O que a lente deles capta quando nos mira

Quando sentimos segurança, o cérebro aprende melhor, o coração abre-se mais, colaboramos, o vínculo floresce. Quando não sentimos, aprendemos a fechar-nos, a ‘fugir’ não por mal, mas por proteção

E se a forma como falamos e, acima de tudo, como agimos com os nossos filhos for o padrão que eles vão aceitar do mundo? Se for aquilo que lhes ensina como merecem ser tratados?

Partilho o mesmo pensamento que Remi Makanjuola quando nos diz: seja tão educado com seus filhos, que se alguém for rude com eles, eles não pensem que isso é normal.

Os nossos filhos não crescem a fazer o que lhes dizemos.

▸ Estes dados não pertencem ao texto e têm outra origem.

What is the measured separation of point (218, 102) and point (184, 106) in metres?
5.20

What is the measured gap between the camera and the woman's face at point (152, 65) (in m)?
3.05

Crescem a fazer o que nos vêem fazer. Mesmo aquilo que nós não sabemos que fazemos. Crescem a olhar para nós, nos nossos gestos distraídos, nas nossas reações automáticas, nos nossos silêncios, na forma como resolvemos os desafios, como agimos perante a injustiça. Crescem dentro daquilo que sentem em nós. Fica tudo registado, cristalizado como numa fotografia que será revisitada, vezes sem conta, ao longo da vida.

Os seus corpos e cérebros, ainda em formação, lêem-nos como um livro aberto. Percebem quando estamos tensos mesmo que esbocemos sorrisos. Percebem quando dizemos “está tudo bem” e o nosso olhar está distante. O sistema nervoso deles, ainda tão vulnerável e por regular, sincroniza-se com o nosso. Este é o princípio da teoria polivagal: a segurança não se explica, sente-se.

Educar de forma generativa, bem, é muito menos sobre ter razão e muito mais sobre ser coerente. É sobre sermos inteiros o suficiente para que os nossos filhos possam confiar não só em nós, mas em si mesmos através de nós. E isso exige consciência. Porque há padrões que se repetem sem serem vistos. Há feridas que sem querer entregamos, embrulhadas em exigência, medo ou culpa.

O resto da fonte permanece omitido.